El primero llevaba un título en su primera página: Estudio de la Moral en las Incidencias sobre los Viajes por el Tiempo. A continuación, página tras página de una caligrafía apretada, con largos párrafos subrayados y correcciones hechas con lápiz rojo.

El segundo, sin título estaba compuesto por hojas cubiertas de notas garabateadas.

Y el tercero, igualmente manuscrito, con diagramas, llevaba por título: Un nuevo Concepto de la Mecánica de los Viajes por el Tiempo.

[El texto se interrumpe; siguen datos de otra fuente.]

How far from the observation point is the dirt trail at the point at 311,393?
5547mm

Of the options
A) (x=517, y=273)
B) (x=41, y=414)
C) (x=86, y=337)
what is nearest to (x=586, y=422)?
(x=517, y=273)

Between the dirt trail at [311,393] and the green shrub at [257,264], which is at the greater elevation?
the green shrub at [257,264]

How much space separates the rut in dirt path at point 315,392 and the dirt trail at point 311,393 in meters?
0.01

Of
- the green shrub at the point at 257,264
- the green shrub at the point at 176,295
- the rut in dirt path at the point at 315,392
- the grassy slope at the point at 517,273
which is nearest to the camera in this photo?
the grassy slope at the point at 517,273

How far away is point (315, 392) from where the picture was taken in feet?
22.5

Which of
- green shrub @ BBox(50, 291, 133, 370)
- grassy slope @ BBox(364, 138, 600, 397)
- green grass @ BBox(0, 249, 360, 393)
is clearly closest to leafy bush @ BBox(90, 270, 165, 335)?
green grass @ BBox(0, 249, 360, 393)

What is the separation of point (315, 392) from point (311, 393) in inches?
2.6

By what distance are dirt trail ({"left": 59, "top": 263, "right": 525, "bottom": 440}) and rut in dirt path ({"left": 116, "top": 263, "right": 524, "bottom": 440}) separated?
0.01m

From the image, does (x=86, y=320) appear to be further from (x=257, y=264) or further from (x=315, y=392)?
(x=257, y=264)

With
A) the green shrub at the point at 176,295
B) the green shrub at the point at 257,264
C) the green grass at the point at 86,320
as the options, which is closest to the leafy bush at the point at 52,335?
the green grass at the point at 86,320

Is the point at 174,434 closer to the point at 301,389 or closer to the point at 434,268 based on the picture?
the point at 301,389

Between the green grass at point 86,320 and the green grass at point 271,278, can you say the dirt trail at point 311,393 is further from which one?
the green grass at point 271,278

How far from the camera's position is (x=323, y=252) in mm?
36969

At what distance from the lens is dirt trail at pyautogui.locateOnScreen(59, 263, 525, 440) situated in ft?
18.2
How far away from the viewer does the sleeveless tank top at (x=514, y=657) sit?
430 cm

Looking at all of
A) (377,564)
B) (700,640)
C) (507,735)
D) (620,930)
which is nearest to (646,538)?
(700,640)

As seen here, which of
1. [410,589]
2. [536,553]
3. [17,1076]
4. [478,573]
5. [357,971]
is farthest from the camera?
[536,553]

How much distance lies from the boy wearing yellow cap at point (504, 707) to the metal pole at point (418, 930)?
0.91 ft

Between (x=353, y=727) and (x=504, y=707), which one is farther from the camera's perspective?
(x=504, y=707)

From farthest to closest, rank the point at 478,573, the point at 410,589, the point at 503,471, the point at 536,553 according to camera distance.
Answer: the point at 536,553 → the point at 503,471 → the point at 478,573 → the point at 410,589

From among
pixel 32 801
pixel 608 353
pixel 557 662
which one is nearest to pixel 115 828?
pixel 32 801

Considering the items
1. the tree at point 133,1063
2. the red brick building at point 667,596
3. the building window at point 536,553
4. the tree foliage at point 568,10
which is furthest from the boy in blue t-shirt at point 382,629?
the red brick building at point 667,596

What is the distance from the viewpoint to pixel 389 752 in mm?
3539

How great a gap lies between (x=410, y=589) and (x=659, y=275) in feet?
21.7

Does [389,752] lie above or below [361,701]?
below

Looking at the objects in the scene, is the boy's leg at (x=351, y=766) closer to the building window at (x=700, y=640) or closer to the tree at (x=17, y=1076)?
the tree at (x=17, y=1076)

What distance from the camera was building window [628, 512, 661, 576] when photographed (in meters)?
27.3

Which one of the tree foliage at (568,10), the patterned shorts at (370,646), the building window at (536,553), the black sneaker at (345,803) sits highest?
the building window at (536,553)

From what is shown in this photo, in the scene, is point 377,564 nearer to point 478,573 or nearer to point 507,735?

Spencer inspiró profundamente y se inclinó sobre las hojas, esforzándose en hacer galopar sus ojos a lo largo de las líneas, demasiado aprisa para captar por completo su sentido.

Debía devolver inmediatamente el portadocumentos al lugar donde lo había tomado, y sin hacerse ver. No tenía derecho a tocarlo. La policía podía poner objeciones si se daba cuenta de que él había tocado el maletín. Y cuando lo devolviera a su sitio, debía haber algo dentro. Aquel hombre no acudiría seguramente a verle con un maletín vacío.

Oyó hablar a la señorita Crane en el despacho contiguo. Tomó rápidamente su decisión.

Deslizó el segundo y tercer legajos en el cajón superior de su escritorio. Dejó el primero, el que trataba de la moral de los viajes por el Tiempo, en el portadocumentos, y lo cerró.

Aquello bastaría para la policía. Tomó el maletín con la mano izquierda, dejando colgar el brazo a lo largo de su cuerpo, y se dirigió a la puerta, procurando abrir de modo que ocultara la parte izquierda de su cuerpo y el portadocumentos.

La señorita Crane telefoneaba, con el rostro vuelto hacia otro lado.

Dejó el maletín en el suelo, fuera del alcance de los dedos del muerto, justo donde estaba antes.

La señorita Crane colgó y lo vio de pie allí.

—La policía viene inmediatamente —dijo—. Ahora voy a llamar al señor Hawkes, de Jurídica.

—Se lo agradezco —dijo Spencer—. Mientras esperamos, voy a examinar algunos documentos.